- [List of tasks]:
1. Condense the paragraph of the wild turkey text that begins "Turkey hunters like to blame" into a shorter version that keeps its main facts.
2. Write out the passage of the wild turkey text from "Turkey hunters like" up to and including "any given year.", word for word.

- [Text]:
Are wild turkeys
in the Eastern United States
on the decline?
I had never received such a request and thought that I would participate. After a while I had to admit that I had not seen wild turkeys in a year or two …. I have plenty of pictures of turkeys under our bird feeders or taking dust baths on our front lawn.
In late summer you see the turkey family parading their young ones in a long line with the male in front and the female in the back; and nobody dares to leave the line.
Scientists have noticed that hens with poults were down 43 % from the year before and on a five year average of 34 %. The Department of Fish and Wildlife Resources stated that with a poult-per-hen count of only 1.9, the wild turkey population would neither grow nor decline.
Survival of the poults is difficult to observe. Scientists assume that only 50 % of the young tiny poults will make it, due to predators or even the weather conditions.
Turkey hunters like to blame the decline of wild turkeys on chicken manure from poultry operations. It is used as fertilizer and some people think the chicken manure might spread a disease. This was tested but the results were inconclusive. Personally, we doubt this is one of the causes based on personal experiences. We’ve been observing wild turkeys in our area since the 1970’s. Chicken farming for eggs and meat was always a major industry in this area. In fact, our property was a former mom and pop chicken operation with as many as 14,000 free range chickens on any given year.

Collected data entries

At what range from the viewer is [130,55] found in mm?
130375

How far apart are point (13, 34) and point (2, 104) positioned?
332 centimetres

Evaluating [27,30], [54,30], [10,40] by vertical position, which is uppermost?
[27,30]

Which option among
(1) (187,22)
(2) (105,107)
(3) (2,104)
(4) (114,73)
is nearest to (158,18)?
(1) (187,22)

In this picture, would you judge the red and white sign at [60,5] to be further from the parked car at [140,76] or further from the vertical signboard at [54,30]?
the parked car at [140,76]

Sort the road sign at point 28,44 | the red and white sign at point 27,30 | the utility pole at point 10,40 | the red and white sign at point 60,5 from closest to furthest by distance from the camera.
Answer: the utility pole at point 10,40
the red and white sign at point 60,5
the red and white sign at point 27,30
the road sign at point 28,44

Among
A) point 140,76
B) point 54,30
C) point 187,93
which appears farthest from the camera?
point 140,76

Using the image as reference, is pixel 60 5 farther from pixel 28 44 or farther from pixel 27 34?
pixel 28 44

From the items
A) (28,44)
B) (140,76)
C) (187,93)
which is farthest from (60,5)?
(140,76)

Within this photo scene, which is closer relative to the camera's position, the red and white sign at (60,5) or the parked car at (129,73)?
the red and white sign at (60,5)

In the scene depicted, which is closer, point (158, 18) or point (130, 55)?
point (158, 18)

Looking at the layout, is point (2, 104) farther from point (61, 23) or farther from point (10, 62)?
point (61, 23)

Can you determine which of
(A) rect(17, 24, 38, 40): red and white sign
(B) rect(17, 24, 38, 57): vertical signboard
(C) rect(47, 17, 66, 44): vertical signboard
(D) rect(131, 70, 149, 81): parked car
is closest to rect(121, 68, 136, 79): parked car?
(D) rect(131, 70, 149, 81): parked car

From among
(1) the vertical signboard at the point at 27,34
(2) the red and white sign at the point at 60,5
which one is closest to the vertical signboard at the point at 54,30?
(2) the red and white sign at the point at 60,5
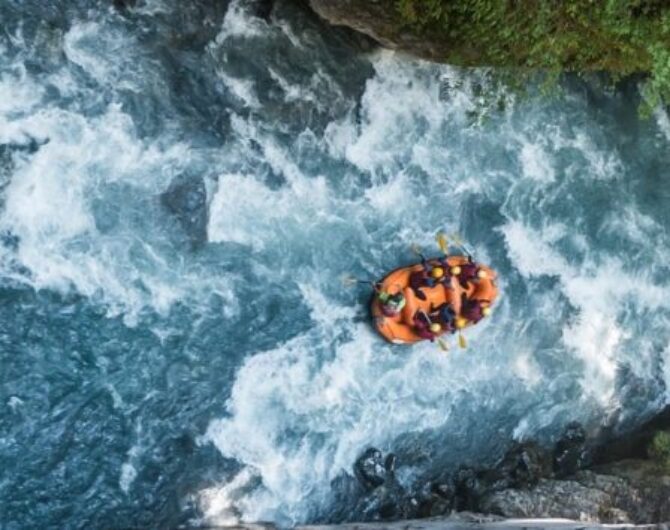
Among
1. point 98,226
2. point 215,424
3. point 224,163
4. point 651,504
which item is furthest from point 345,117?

- [Results of the exercise]:
1. Turkey hunters tend to blame the wild turkey decline on chicken manure from poultry operations, which is used as fertilizer and which some people think might spread a disease. Tests of this idea were inconclusive. The writers doubt it is a cause because they have observed wild turkeys in their area since the 1970s, where chicken farming for eggs and meat has always been a major industry. Their own property was once a mom-and-pop chicken operation with as many as 14,000 free-range chickens in a given year.

2.
Turkey hunters like to blame the decline of wild turkeys on chicken manure from poultry operations. It is used as fertilizer and some people think the chicken manure might spread a disease. This was tested but the results were inconclusive. Personally, we doubt this is one of the causes based on personal experiences. We’ve been observing wild turkeys in our area since the 1970’s. Chicken farming for eggs and meat was always a major industry in this area. In fact, our property was a former mom and pop chicken operation with as many as 14,000 free range chickens on any given year.